Ivan Machado assume lugar de Ferrugem no Legislativo
10/07/2018 20:16 - Atualizado em 12/07/2018 14:47
O “time da Chequinho” não tem mais representantes na Câmara de Campos. Como a Folha da Manhã abordou em matéria publicada no último domingo (8), a saída de Thiago Ferrugem (PR), que já havia sido notificada em Diário Oficial, agora está formalizada. A notícia foi divulgada pelo jornalista Arnaldo Neto em seu blog hospedado no Folha 1. Ele é o último dos eleitos em 2016 e condenado no “escandaloso esquema” a deixar o Legislativo. Entre “titulares” e “reservas”, passaram pela Casa 15 réus na Chequinho. Sexto suplente na coligação PR/PTB/PSD, Dr. Ivan Machado (PTB), que obteve 782 votos, foi convocado nessa terça-feira para assumir a vaga de vereador no lugar de Ferrugem.
Além de Ferrugem, foram declarados eleitos em outubro de 2016 e integraram o time da Chequinho: Cecília Ribeiro Gomes (Avante), Jorge Magal (SD), Jorge Rangel (PTB), Kellinho (Pros), Linda Mara (PTC), Miguelito (PSL), Ozéias (PSDB), Roberto Pinto (PTC), Thiago Virgílio (PTC) e Vinícius Madureira (PRP).
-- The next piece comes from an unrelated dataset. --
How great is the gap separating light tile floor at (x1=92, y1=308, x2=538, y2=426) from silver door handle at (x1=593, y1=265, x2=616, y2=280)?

Todos foram condenados em primeira instância e tiveram os mandatos cassados pelo Tribunal Regional Eleitoral (TRE). Agora, recorrem ao Tribunal Superior Eleitoral (TSE). Por ora, todos estão com os direitos políticos cassados por oito anos, a contar de 2016.
Do time da Chequinho, Cecília perdeu a vaga na Câmara com a validação dos votos de Marcos Bacelar (PDT), e consequente novo cálculo do quociente eleitoral. Posteriormente, foi condenada. Dos outros dez foram chamados os suplentes, já que no entendimento do TRE os votos não deveriam ser anulados, como havia determinado o juiz Eron Simas em primeira instância. Só que entre os substitutos imediatos, outros quatro estão condenados no mesmo “escandaloso esquema”. Chegaram a tomar posse, mas saíram por decisão do TRE: Carlinhos Canaã (PTC), Geraldinho de Santa Cruz (PSDB), Roberta Moura (PR) e Thiago Godoy (PR).
Como abordou a coluna Ponto Final do último domingo, na “dança das cadeiras” da Câmara, vereadores com poucos votos herdaram mandatos. Ele chega ao cargo depois de ter ficado na sexta suplência, em uma coligação que elegeu cinco vereadores, sendo o mais votado com 4.855 e o menos, com 3.363. A coluna também observou que os mandatos dos suplentes que não têm envolvimento com a Chequinho são legítimos.
Pode até parecer estranho o fato de os votos que, para Justiça Eleitoral, foram obtidos com o uso irregular do Cheque Cidadão sejam os mesmos que sustentem tais mandatos no cálculo do quociente eleitoral. Contudo, irregularidade não há. No entendimento do juiz Eron Simas, que julgou as Ações de Investigação Judicial Eleitoral (Aijes) em primeira instância, os votos dos envolvidos na Chequinho deveriam ser anulados. A Justiça Eleitoral deveria, então, recalcular o quociente eleitoral. Mas essa decisão foi afastada pela Corte eleitoral do Rio.
Convocado oficialmente pela Câmara nessa terça-feira, a posse do dentista Ivan Machado está marcada para esta quarta-feira, às 10h, na Câmara Municipal de Campos.